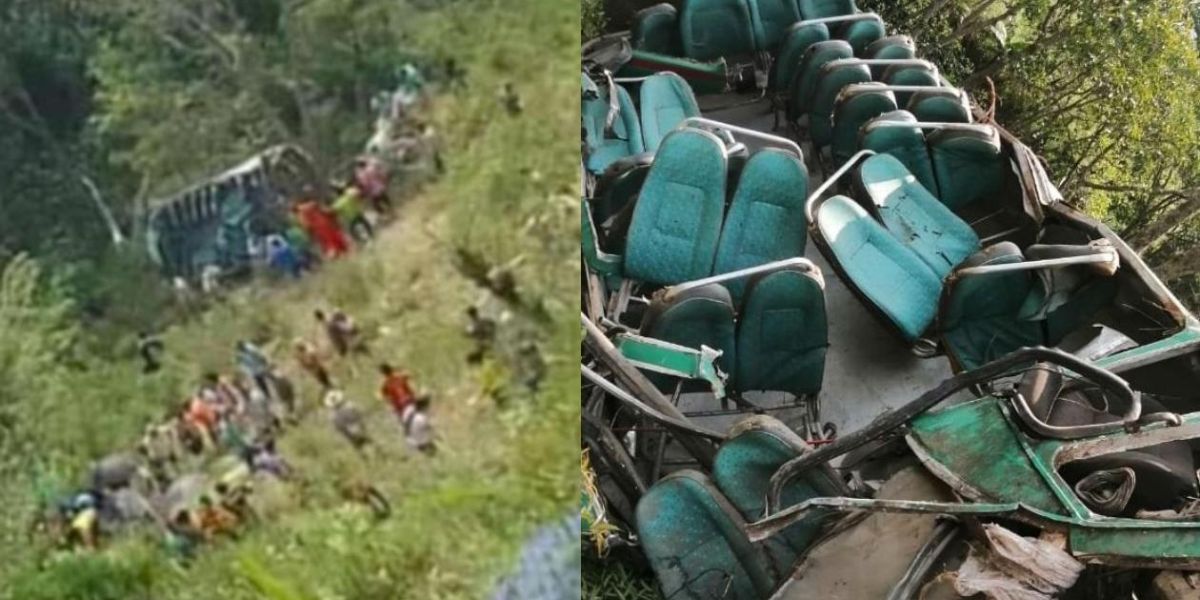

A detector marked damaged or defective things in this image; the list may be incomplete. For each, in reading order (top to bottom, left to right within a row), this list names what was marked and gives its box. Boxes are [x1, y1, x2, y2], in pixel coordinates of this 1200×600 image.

overturned bus [144, 144, 318, 282]
overturned bus [580, 2, 1200, 596]
crushed vehicle [580, 1, 1200, 600]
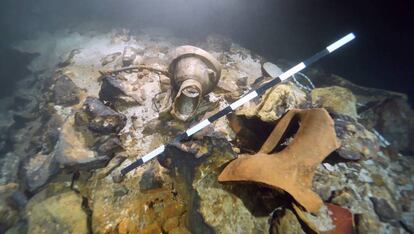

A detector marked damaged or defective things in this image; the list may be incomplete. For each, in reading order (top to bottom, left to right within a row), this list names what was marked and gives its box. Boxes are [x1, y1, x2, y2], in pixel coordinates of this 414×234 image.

broken ceramic edge [167, 46, 222, 122]
broken amphora fragment [218, 109, 342, 213]
broken ceramic edge [218, 108, 342, 214]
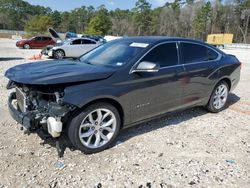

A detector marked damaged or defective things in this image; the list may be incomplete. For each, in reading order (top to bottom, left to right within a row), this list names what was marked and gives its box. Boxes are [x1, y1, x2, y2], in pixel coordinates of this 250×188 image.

crumpled hood [4, 60, 114, 84]
front end damage [7, 81, 75, 138]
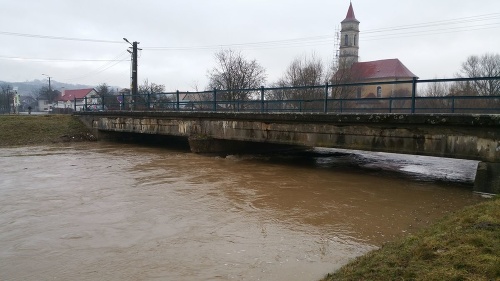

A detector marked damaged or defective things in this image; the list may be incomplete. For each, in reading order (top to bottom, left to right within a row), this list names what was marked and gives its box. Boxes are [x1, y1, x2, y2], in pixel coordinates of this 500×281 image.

damaged bridge section [75, 111, 500, 192]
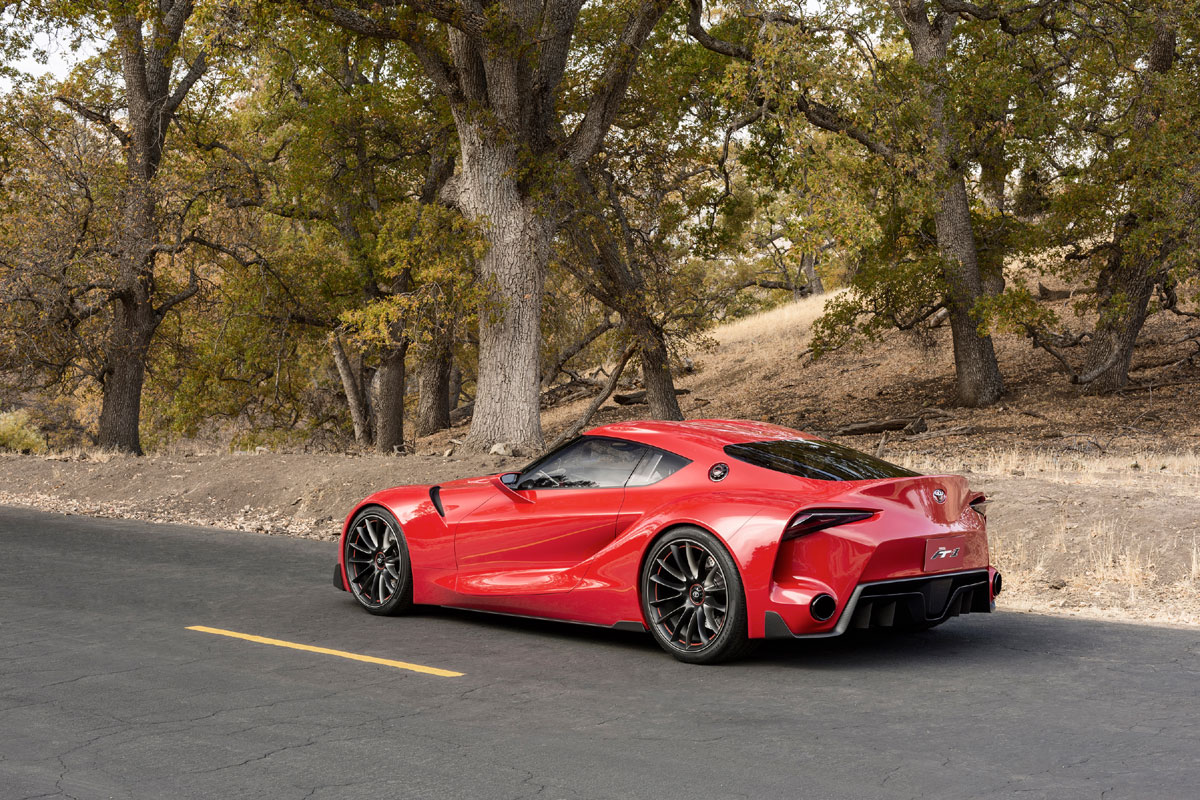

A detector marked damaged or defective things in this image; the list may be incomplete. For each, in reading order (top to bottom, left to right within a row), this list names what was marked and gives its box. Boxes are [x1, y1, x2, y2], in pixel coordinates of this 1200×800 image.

cracked pavement [2, 510, 1200, 796]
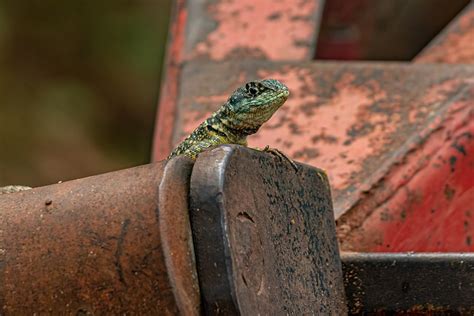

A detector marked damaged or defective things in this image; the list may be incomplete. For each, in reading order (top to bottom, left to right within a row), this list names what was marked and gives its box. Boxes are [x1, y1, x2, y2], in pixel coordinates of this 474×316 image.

corroded metal surface [154, 0, 324, 159]
corroded metal surface [168, 61, 472, 220]
corroded metal surface [416, 1, 472, 63]
corroded metal surface [0, 157, 198, 314]
corroded metal surface [189, 145, 348, 314]
corroded metal surface [340, 252, 474, 314]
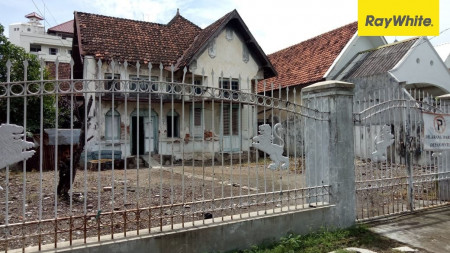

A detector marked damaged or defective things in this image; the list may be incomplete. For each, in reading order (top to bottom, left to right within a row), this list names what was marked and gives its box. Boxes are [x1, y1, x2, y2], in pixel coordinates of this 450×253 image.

rusty fence [0, 58, 330, 251]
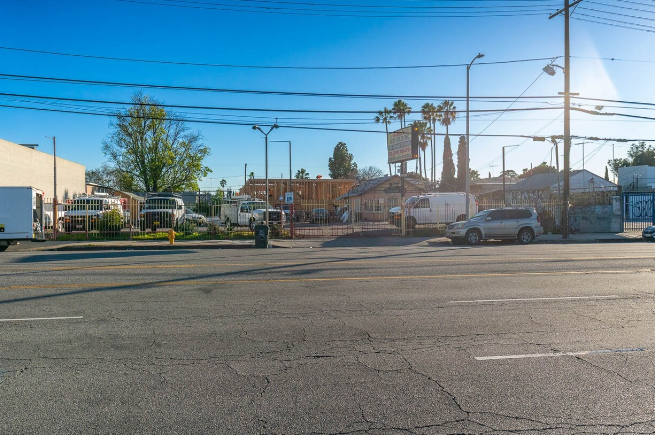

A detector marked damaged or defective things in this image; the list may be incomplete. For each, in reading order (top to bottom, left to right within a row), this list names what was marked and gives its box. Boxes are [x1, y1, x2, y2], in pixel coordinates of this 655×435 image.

cracked asphalt road [1, 244, 655, 434]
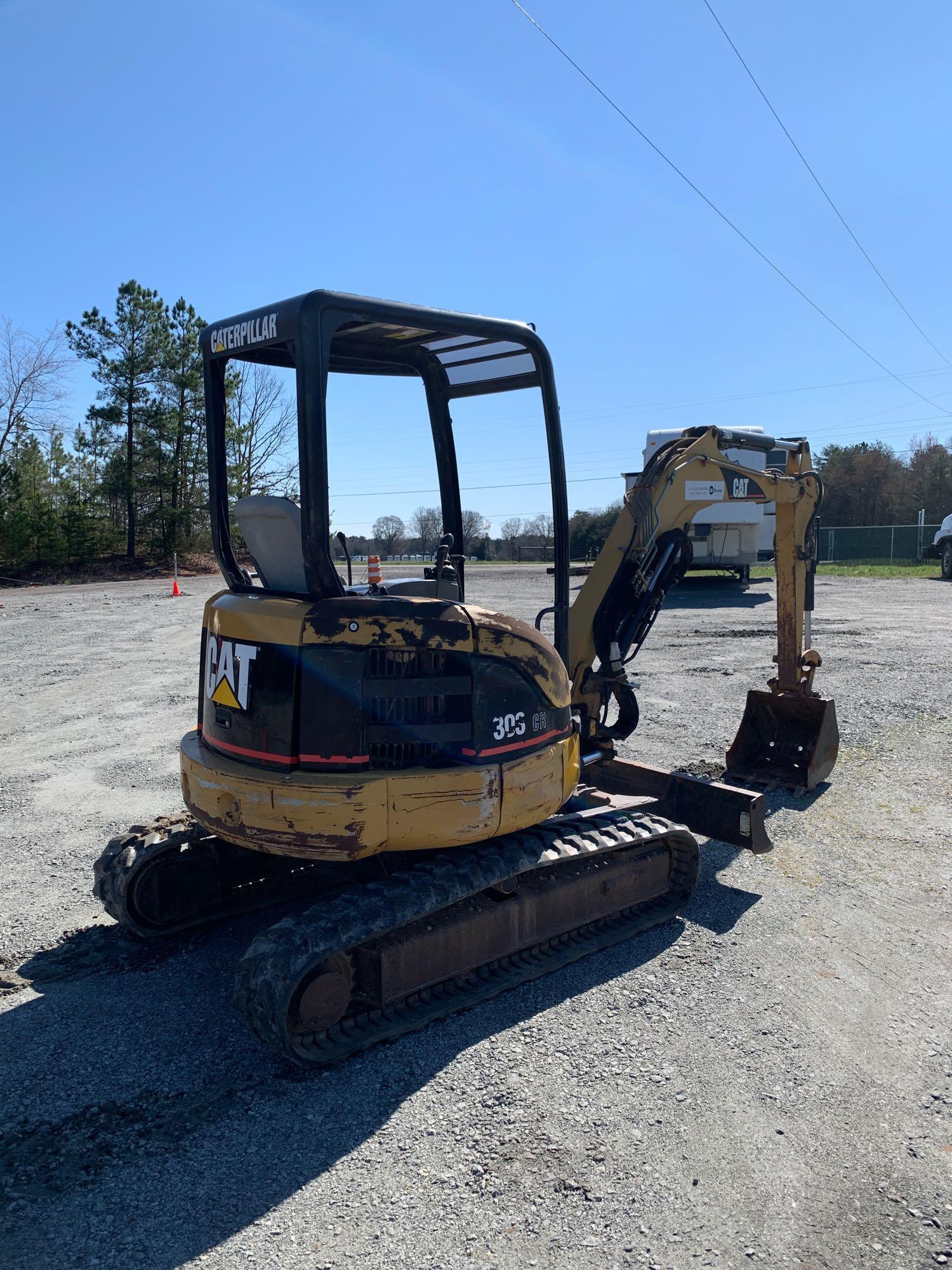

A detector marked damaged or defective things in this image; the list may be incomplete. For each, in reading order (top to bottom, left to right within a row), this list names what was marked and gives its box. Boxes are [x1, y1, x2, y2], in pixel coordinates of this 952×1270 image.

chipped yellow paint [183, 737, 579, 864]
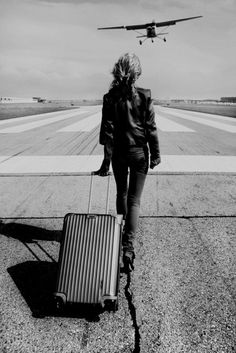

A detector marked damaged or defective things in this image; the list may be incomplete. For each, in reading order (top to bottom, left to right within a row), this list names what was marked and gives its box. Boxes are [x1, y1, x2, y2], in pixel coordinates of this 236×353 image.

tarmac crack [124, 270, 141, 352]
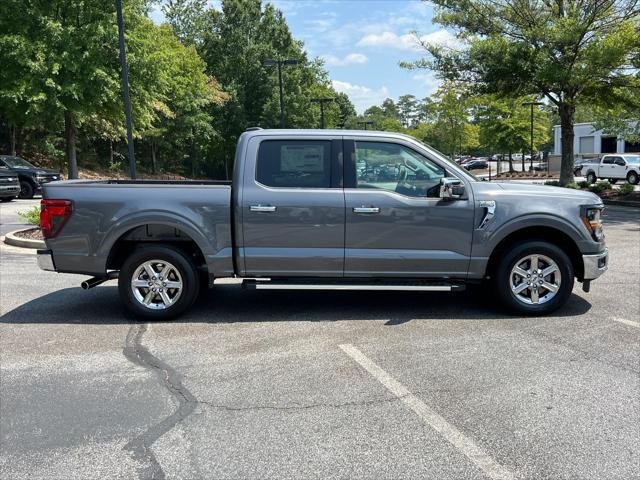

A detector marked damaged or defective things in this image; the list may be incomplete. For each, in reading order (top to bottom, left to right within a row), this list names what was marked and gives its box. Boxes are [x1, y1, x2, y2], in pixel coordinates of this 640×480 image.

crack in pavement [122, 322, 198, 480]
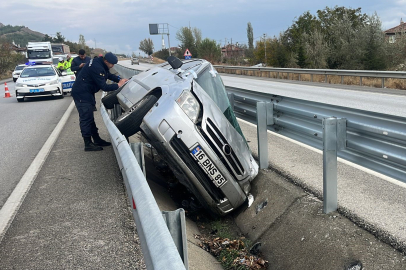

### Exercise prompt
Print every record above exactly, but no pictures.

### Exercise solution
A detector marked damaged or defective things in this image; the list may be incomplete. For each, in reading order (top to bottom, left to right within a row), this list names what was marked and gives its box. Boxes are [x1, y1, x2, y2], in pixel coordinates of this 1200×600 image.

overturned bus [144, 144, 318, 282]
overturned bus [580, 2, 1200, 596]
crushed vehicle [580, 1, 1200, 600]

A detector marked damaged or defective things in this image; the list may be incomplete. For each, in reading order (top to bottom, left to right within a row), this list names what was marked and gives its box. Boxes are [x1, y1, x2, y2], in pixel coordinates of this 414×234 image.

broken ceramic edge [167, 46, 222, 122]
broken amphora fragment [218, 109, 342, 213]
broken ceramic edge [218, 108, 342, 214]

A detector marked damaged or defective things in this image; the list may be incomplete. For each, in reading order (top to bottom, left to right within a row), this list names what was marked and gives its box. Boxes are [x1, y1, x2, y2], in pixel coordinates of this 250×188 image.

crumpled hood [4, 60, 114, 84]
front end damage [7, 81, 75, 138]

A detector marked damaged or defective things in this image; the list may be incomplete. For each, in reading order (top to bottom, left to right within a row), this list names what was marked and gives its box. Boxes are [x1, y1, x2, y2], in pixel coordinates of this 500×281 image.

damaged bridge section [75, 111, 500, 192]

A detector marked damaged or defective things in this image; the list may be incomplete. For each, in reading order (top to bottom, left to right within a row), this list names what was marked and gives its box. Boxes are [x1, y1, x2, y2], in pixel coordinates of this 1200×800 image.

cracked pavement [2, 510, 1200, 796]

A detector marked damaged or defective things in this image; the list may be incomplete. For each, in reading order (top to bottom, left to right within a row), this list names what was marked and gives its box. Boxes are [x1, y1, x2, y2], in pixel coordinates of this 474×316 image.

corroded metal surface [154, 0, 324, 159]
corroded metal surface [168, 61, 472, 220]
corroded metal surface [416, 1, 472, 63]
corroded metal surface [0, 157, 198, 314]
corroded metal surface [189, 145, 348, 314]
corroded metal surface [340, 252, 474, 314]

A detector marked damaged or defective things in this image; the list may be incomplete. For each, in reading order (top to bottom, left to right within a row), this list names what was marked and gives its box. Boxes are [x1, y1, x2, y2], in pixel coordinates of this 450×253 image.

rusty fence [0, 58, 330, 251]

A detector marked damaged or defective things in this image; the list may be incomplete. For each, in reading order (top to bottom, left to right within a row), this list names what was marked and gives its box. Boxes are [x1, y1, x2, y2], in pixel coordinates of this 655×435 image.

cracked asphalt road [1, 244, 655, 434]

A detector marked damaged or defective things in this image; the list may be incomplete. For each, in reading order (top to bottom, left to right within a row), this list names what was marked and gives its box. Boxes are [x1, y1, x2, y2], in pixel coordinates of this 952×1270 image.

chipped yellow paint [183, 737, 579, 864]

A detector marked damaged or defective things in this image; the list may be incomplete. For each, in reading order (top to bottom, left to right within a row), this list names what was marked and gives its box. Boxes are [x1, y1, x2, y2], in pixel coordinates of this 236×353 image.

tarmac crack [124, 270, 141, 352]

A detector marked damaged or defective things in this image; the list may be incomplete. For each, in reading order (top to bottom, left to right within a row), this list names what was marked and gives its box. Boxes are [x1, y1, x2, y2], in pixel coordinates of this 640×480 image.

crack in pavement [122, 322, 198, 480]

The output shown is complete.